L’évêque de San Diego Robert McElroy a également publié une déclaration disant que François a donné un modèle aux évêques américains sur la façon dont ils devraient s’engager vis-à-vis de la nouvelle administration.
« Le message du pape François au président Biden lui parle fondamentalement dans son humanité, un homme de foi catholique s’efforçant de servir sa nation et son Dieu », a écrit McElroy. « C’est ainsi que nous, les évêques des États-Unis, devrions encourager notre nouveau président : en entrant dans une relation de dialogue, et non de jugement ; de collaboration, et non d’isolement ; de vérité dans la charité, et non de dureté ».
À Rome, un haut fonctionnaire du Vatican a déclaré au magazine America que la déclaration de Gomez était « très malheureuse et risque de créer des divisions encore plus grandes au sein de l’Église aux États-Unis ».
Tout au long de la journée de l’investiture, de nombreux autres évêques du pays ont publié des déclarations, la plupart offrant des prières pour le nouveau président et le pays.

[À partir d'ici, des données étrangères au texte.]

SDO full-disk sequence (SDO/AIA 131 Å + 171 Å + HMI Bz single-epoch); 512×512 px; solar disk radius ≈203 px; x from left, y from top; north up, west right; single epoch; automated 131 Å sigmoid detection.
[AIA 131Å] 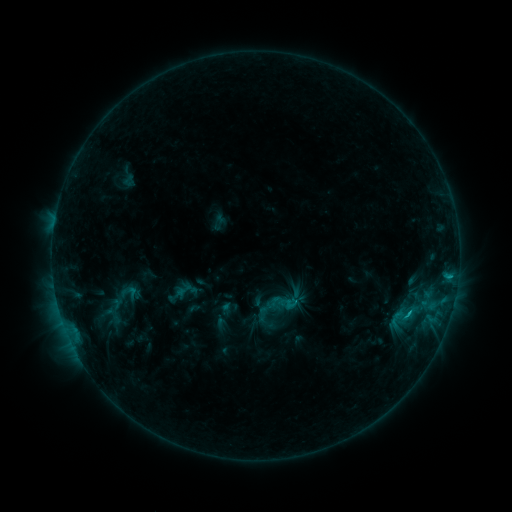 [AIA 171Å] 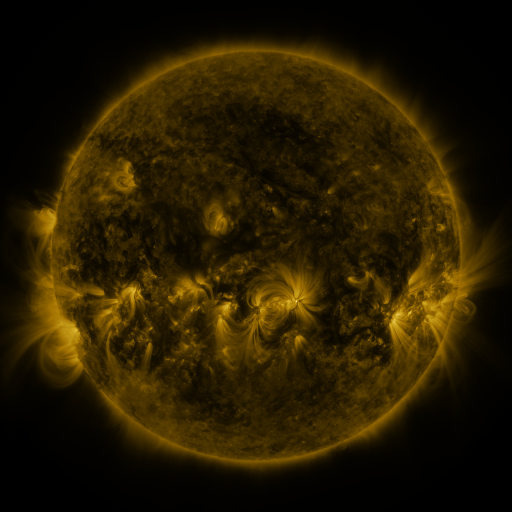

Catholic Charities, l’une des plus grandes organisations caritatives du pays, a également déclaré qu’elle se réjouissait de travailler avec l’administration Biden.
Quant au nouveau pasteur local de Biden, le cardinal Wilton Gregory de Washington, aucune déclaration spécifique n’a été publiée ; cependant, lorsque Biden est arrivé dans la capitale mardi pour son événement officiel, Gregory était présent pour le saluer. Lors d’un service commémoratif pour les 400.000 Américains qui sont morts pendant la pandémie, Gregory a délivré l’invocation. Il a inclus dans sa prière un appel à l’unité.
Note de la rédaction :
[1] Arrêt historique rendu par la Cour suprême des États-Unis en 1973 sur la question de la constitutionnalité des lois qui criminalisent ou restreignent l’accès à l’avortement. La Cour a statué, par sept voix contre deux, que le droit à la vie privée en vertu de la Due Process Clause du quatorzième amendement de la Constitution des États-Unis s’étendait à la décision d’une femme de se faire avorter, mais que ce droit doit être mis en balance avec les intérêts de l’État dans la réglementation de l’avortement : protéger la santé des femmes et protéger le potentiel de la vie humaine.